A execução fiscal pode implicar custos acrescidos, juros, penhoras ou outras medidas de cobrança previstas na lei. Por isso, antes de aceitar ou deixar avançar um plano em prestações, o contribuinte deve confirmar se consegue cumprir os pagamentos dentro dos prazos definidos.
IRS continua em fase de processamento
O esclarecimento surge numa altura em que o IRS continua a ser um dos temas fiscais mais acompanhados pelos contribuintes. Segundo o Notícias ao Minuto, o Ministério das Finanças garantiu que o processo de validação das declarações de IRS relativas aos rendimentos de 2025 está a decorrer com normalidade.
Até ao início de junho, a Autoridade Tributária tinha liquidado cerca de 3,2 milhões de declarações de IRS. De acordo com fonte oficial do Ministério das Finanças citada pela Lusa, a liquidação das declarações e o processamento dos reembolsos estavam a decorrer dentro da normalidade.
Mais reembolsos pagos do que no ano anterior
Segundo os dados avançados pelas Finanças, até 3 de junho tinham sido liquidadas mais de 3,2 milhões de declarações, das quais 1.948.160 com reembolso. O número representa mais 209 mil declarações com reembolso face ao mesmo período de 2025.
Até essa data, tinham sido pagos 1.814.589 reembolsos, num montante global superior a 1,7 mil milhões de euros. No ano anterior, a 4 de junho, tinham sido pagos 1.608.797 reembolsos. As Finanças referem ainda que os prazos médios de reembolso estão inferiores aos registados no ano passado.

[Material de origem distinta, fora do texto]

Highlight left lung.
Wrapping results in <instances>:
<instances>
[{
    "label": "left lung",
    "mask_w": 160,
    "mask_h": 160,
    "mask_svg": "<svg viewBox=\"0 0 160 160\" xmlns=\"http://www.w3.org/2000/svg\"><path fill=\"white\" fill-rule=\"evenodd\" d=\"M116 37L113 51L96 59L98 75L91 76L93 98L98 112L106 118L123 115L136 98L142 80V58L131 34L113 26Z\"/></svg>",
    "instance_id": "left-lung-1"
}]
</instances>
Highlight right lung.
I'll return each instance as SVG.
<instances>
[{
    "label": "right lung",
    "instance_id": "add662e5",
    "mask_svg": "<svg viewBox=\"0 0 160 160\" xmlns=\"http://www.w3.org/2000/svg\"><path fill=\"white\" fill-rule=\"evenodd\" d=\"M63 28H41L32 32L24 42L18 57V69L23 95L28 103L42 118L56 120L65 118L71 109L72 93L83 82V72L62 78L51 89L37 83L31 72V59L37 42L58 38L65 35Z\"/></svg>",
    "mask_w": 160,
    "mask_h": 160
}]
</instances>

No caso do IRS Automático, o prazo médio situava-se em 11,6 dias, quando na mesma altura do ano anterior rondava os 13 dias.
Contabilistas apontam constrangimentos
Apesar da leitura positiva do Ministério das Finanças, a bastonária da Ordem dos Contabilistas Certificados, Paula Franco, tinha apontado atrasos nas validações de declarações. Em declarações ao programa Conversa Capital, da Antena 1 e do Jornal de Negócios, a responsável referiu que existem milhares de declarações ainda por liquidar, sobretudo fora do universo do IRS Automático.
Segundo Paula Franco, os atrasos causam constrangimentos aos contabilistas, que são frequentemente pressionados pelos clientes para saber se a liquidação já foi concluída. As estatísticas divulgadas pelas Finanças dizem respeito apenas a uma parte dos contribuintes e não esclarecem em detalhe o universo das declarações submetidas pela via normal.
O que deve fazer o contribuinte
Quem recebeu uma nota de cobrança e não consegue pagar o imposto de uma só vez deve consultar a sua situação no Portal das Finanças. Caso pretenda pedir o pagamento em prestações, deve fazê-lo dentro dos prazos previstos. Se não o fizer e cumprir os requisitos, a AT pode criar um plano automático 15 dias após o fim do prazo de pagamento voluntário.
Ainda assim, é essencial acompanhar as notificações e garantir que a primeira prestação é paga dentro do prazo. A regra prática é simples: o pagamento em prestações pode evitar um esforço financeiro imediato maior, mas falhar o plano pode empurrar a dívida para execução fiscal. Para quem tem IRS ou outro imposto por regularizar, o pior caminho é ignorar a notificação.